SET TASK
Rewrite the rows as a Markdown table, from the line containing "Overall, is the" through the last line of the rows, skipping blank lines. Use the column headings Number and Content.

>> start DATA IN THIS EXERCISE

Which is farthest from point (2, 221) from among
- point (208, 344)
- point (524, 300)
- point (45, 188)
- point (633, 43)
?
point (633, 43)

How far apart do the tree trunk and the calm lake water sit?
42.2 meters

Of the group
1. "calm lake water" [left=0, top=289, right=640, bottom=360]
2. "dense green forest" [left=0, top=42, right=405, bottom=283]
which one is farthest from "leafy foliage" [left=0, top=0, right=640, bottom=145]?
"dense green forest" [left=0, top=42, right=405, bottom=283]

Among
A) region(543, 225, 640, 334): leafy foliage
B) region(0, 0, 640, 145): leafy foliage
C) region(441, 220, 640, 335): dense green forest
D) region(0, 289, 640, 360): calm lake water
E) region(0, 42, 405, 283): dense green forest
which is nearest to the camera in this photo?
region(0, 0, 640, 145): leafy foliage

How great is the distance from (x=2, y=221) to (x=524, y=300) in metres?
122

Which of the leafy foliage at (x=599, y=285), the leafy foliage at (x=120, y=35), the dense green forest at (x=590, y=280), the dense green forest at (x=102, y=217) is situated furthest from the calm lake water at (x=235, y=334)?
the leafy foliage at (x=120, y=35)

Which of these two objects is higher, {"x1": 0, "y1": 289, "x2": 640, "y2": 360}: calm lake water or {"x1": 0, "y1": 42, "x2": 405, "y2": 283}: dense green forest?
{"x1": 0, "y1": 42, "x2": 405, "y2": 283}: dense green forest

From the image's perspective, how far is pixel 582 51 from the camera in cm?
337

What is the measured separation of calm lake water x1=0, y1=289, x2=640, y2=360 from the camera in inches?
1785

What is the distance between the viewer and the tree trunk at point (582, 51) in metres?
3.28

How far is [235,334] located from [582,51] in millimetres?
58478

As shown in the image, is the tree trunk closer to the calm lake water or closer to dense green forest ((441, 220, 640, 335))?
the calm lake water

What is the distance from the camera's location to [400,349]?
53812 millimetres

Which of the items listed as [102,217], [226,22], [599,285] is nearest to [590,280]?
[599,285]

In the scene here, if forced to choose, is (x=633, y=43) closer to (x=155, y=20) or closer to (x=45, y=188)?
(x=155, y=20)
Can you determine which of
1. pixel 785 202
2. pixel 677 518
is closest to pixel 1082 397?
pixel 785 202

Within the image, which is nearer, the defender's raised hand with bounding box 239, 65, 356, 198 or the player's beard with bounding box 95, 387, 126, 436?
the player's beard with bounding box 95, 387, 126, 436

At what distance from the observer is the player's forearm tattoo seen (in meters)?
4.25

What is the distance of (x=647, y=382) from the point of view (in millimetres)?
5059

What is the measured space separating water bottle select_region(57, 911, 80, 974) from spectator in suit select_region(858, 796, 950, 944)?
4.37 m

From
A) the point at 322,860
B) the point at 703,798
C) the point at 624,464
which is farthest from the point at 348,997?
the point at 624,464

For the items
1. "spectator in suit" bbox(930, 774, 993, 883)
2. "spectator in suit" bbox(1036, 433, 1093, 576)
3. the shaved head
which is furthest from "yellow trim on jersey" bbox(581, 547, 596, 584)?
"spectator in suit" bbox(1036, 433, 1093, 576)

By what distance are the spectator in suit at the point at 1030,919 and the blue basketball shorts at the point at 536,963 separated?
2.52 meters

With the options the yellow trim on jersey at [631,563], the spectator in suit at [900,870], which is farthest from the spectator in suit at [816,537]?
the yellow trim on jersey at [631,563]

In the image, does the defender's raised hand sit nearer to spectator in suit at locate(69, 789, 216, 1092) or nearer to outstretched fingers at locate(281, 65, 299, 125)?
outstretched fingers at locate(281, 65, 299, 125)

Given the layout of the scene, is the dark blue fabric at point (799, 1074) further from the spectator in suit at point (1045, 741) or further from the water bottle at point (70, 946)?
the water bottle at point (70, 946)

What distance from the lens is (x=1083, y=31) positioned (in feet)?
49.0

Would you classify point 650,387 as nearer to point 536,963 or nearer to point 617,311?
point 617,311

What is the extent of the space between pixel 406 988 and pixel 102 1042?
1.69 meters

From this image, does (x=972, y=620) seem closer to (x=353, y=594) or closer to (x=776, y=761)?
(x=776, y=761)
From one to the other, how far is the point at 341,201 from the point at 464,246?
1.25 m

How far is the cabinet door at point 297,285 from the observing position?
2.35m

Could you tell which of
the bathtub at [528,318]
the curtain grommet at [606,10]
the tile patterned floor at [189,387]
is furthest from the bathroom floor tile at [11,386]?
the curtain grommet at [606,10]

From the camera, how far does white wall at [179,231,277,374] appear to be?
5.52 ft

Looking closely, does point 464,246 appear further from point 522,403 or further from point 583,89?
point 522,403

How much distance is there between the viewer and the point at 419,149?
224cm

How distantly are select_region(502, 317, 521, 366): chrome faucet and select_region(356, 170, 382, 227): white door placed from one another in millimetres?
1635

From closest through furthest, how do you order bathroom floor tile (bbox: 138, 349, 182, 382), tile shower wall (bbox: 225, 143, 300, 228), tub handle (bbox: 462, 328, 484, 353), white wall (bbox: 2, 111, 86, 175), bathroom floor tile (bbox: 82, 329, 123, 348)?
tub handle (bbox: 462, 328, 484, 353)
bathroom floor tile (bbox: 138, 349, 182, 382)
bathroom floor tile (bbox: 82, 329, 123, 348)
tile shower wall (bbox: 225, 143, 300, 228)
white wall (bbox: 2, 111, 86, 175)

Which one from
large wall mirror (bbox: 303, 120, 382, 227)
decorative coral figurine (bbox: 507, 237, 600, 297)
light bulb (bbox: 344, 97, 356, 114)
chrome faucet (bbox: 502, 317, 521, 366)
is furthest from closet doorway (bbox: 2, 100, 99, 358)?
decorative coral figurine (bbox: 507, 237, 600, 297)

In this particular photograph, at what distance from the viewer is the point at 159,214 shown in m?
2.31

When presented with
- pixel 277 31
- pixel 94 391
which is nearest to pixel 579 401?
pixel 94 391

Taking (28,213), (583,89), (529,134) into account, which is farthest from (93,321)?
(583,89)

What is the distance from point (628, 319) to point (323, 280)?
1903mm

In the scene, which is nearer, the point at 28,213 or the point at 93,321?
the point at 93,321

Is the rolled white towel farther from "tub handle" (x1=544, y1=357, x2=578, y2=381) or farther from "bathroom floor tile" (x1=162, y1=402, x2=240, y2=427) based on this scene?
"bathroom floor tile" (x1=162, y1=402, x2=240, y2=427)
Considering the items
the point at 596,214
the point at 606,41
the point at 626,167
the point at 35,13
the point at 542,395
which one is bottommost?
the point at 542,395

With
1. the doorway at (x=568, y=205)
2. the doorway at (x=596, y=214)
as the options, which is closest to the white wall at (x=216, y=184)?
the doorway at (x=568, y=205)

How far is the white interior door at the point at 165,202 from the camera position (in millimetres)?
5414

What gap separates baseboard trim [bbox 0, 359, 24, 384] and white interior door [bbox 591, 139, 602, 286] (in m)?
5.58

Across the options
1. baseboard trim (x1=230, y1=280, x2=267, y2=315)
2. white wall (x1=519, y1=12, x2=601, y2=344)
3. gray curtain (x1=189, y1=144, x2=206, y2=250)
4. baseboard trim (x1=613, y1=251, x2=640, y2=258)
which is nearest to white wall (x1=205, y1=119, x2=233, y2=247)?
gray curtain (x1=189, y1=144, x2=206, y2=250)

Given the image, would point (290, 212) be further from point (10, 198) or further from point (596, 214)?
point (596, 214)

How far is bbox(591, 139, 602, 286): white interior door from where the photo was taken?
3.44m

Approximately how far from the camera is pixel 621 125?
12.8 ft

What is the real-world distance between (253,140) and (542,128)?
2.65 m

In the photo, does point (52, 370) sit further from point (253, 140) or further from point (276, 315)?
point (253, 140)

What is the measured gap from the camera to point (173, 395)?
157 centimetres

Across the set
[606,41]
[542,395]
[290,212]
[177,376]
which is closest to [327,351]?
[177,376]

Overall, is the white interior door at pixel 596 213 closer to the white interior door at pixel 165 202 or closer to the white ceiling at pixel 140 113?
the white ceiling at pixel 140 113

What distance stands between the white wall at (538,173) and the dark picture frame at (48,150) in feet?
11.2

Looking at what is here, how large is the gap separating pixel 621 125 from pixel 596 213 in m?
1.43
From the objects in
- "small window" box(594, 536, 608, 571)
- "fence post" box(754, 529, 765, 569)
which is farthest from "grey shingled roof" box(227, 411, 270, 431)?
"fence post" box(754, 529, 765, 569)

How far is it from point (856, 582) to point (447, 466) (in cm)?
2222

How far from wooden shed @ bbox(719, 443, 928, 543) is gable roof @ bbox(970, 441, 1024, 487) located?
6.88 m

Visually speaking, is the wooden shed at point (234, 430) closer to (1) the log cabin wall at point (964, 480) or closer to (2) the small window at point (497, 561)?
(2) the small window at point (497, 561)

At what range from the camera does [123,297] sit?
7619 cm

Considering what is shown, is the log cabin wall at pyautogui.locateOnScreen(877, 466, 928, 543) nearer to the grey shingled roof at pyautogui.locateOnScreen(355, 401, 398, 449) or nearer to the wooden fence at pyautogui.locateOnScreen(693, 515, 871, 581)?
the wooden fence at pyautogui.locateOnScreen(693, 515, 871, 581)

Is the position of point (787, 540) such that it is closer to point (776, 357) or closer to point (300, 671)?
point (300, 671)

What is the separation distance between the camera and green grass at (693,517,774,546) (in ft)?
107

>> end DATA IN THIS EXERCISE

SOLUTION FOR THIS TASK
| Number | Content |
|---|---|
| 1 | Overall, is the white interior door at pixel 596 213 closer to the white interior door at pixel 165 202 or closer to the white ceiling at pixel 140 113? |
| 2 | the white ceiling at pixel 140 113 |
| 3 | What distance stands between the white wall at (538,173) and the dark picture frame at (48,150) in feet? |
| 4 | 11.2 |
| 5 | Looking at what is here, how large is the gap separating pixel 621 125 from pixel 596 213 in m? |
| 6 | 1.43 |
| 7 | From the objects in |
| 8 | - "small window" box(594, 536, 608, 571) |
| 9 | - "fence post" box(754, 529, 765, 569) |
| 10 | which is farthest from "grey shingled roof" box(227, 411, 270, 431)? |
| 11 | "fence post" box(754, 529, 765, 569) |
| 12 | How far is it from point (856, 582) to point (447, 466) (in cm)? |
| 13 | 2222 |
| 14 | How far from wooden shed @ bbox(719, 443, 928, 543) is gable roof @ bbox(970, 441, 1024, 487) located? |
| 15 | 6.88 m |
| 16 | Visually speaking, is the wooden shed at point (234, 430) closer to (1) the log cabin wall at point (964, 480) or closer to (2) the small window at point (497, 561)? |
| 17 | (2) the small window at point (497, 561) |
| 18 | At what range from the camera does [123,297] sit? |
| 19 | 7619 cm |
| 20 | Considering what is shown, is the log cabin wall at pyautogui.locateOnScreen(877, 466, 928, 543) nearer to the grey shingled roof at pyautogui.locateOnScreen(355, 401, 398, 449) or nearer to the wooden fence at pyautogui.locateOnScreen(693, 515, 871, 581)? |
| 21 | the wooden fence at pyautogui.locateOnScreen(693, 515, 871, 581) |
| 22 | Is the position of point (787, 540) such that it is closer to point (776, 357) or closer to point (300, 671)? |
| 23 | point (300, 671) |
| 24 | What is the separation distance between the camera and green grass at (693,517,774,546) (in ft)? |
| 25 | 107 |